In 1995 I transferred from Holyoke Community College to the University of Massachusetts at Amherst. I went to school full time by day and worked full time at night for a residential program for children and families. While in school the racism the students of color were experiencing drew me to a halt and I had to pause and think about what to do about it. I heard from many white students that they were silent about racism when they would prefer to speak-up and out about it; I heard that they were fearful of racism and that they had seen it as an inevitable part of life they would eventually succumb to because they had come to believe they may be helpless to do anything about it.
So I designed a course titled Let's Talk About Race: Confronting Racism Through Education and through an independent studies program in the WOST (Women's Studies) department was able to teach it for a year.

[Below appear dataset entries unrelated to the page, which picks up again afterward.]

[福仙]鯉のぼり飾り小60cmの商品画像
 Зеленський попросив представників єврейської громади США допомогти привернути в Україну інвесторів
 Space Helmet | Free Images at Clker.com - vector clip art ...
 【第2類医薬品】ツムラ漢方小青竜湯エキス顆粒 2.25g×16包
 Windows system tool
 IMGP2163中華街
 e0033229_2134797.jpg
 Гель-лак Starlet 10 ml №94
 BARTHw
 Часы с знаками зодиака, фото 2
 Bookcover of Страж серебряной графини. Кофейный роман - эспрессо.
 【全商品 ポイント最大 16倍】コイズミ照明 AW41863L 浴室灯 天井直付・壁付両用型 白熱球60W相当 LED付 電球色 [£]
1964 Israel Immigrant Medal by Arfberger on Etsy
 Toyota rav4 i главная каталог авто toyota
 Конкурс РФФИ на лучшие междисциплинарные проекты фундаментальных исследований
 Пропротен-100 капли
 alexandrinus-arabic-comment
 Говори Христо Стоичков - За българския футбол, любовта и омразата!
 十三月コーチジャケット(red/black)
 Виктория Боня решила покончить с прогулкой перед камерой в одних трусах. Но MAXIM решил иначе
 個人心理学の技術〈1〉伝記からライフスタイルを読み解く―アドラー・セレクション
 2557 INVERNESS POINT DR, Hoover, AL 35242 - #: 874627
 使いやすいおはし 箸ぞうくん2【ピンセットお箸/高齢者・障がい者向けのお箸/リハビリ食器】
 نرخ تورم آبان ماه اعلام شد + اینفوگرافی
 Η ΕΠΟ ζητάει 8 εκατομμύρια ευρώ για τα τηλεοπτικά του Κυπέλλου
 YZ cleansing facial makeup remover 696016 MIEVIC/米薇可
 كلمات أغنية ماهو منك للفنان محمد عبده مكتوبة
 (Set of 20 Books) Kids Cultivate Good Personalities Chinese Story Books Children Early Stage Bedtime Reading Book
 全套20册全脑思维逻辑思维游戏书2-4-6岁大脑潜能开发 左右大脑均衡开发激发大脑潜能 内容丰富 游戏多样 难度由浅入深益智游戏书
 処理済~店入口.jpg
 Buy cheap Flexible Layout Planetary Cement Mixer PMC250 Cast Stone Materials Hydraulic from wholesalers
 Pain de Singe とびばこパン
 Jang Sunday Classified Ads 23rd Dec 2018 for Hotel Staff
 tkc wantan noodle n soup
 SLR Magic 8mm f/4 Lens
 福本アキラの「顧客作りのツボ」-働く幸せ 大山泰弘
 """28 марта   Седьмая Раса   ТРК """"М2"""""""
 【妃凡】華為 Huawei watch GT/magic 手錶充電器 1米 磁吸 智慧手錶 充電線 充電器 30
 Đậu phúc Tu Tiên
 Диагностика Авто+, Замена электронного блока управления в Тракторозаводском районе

In Talking About Race: A Workbook About White People Fostering Racial Equality in Their Lives you will find that the chapter titles map out a road for you to follow that involves your active involvement in the book. For example, I ask you to define racism in the beginning of the book and then again at the end of it. Why? Because your impression of racism changes as you read, and so do you. I ask you to recognize racism, resist racism, to talk about your insecurities regarding racism (we all have them) and to shape your own identity where racial equality is concerned. There were both students of color and Anglo students in class. So you learn a great deal about what our youth is going through about racism as they struggle for racial equality. The students quotes are embellished within the 120 page paperback and there is a fine glossary and workbook questions in each chapter with plenty of room for you to jot down your own ideas while you record your own race-story. Everybody has one.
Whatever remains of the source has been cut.